§ **Exercise directions**: In the listing below, the lines starting at the line with "MIDORI Origami 父親節玩色紙手作立體領結摺紙 (12)" and ending at the line with "Tile comes in a variety of sizes, colors" are to be output verbatim. Images stay out of the copy.

§ **Source material**:

********************

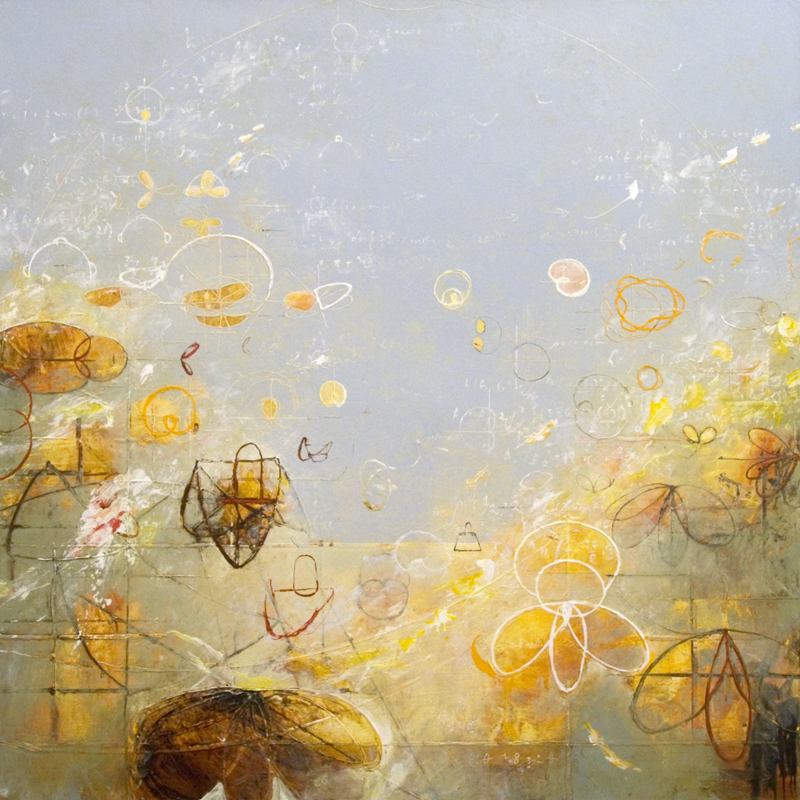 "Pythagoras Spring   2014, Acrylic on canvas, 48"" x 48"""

********************

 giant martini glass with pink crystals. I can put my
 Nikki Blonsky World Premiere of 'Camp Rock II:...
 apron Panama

********************

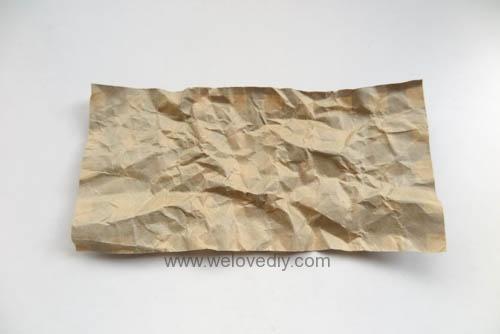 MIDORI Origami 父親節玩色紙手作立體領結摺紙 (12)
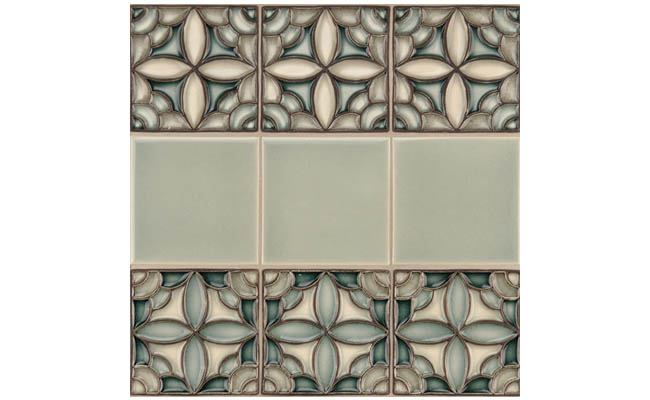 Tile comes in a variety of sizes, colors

********************

§ **Completed task**:
 MIDORI Origami 父親節玩色紙手作立體領結摺紙 (12)
 Tile comes in a variety of sizes, colors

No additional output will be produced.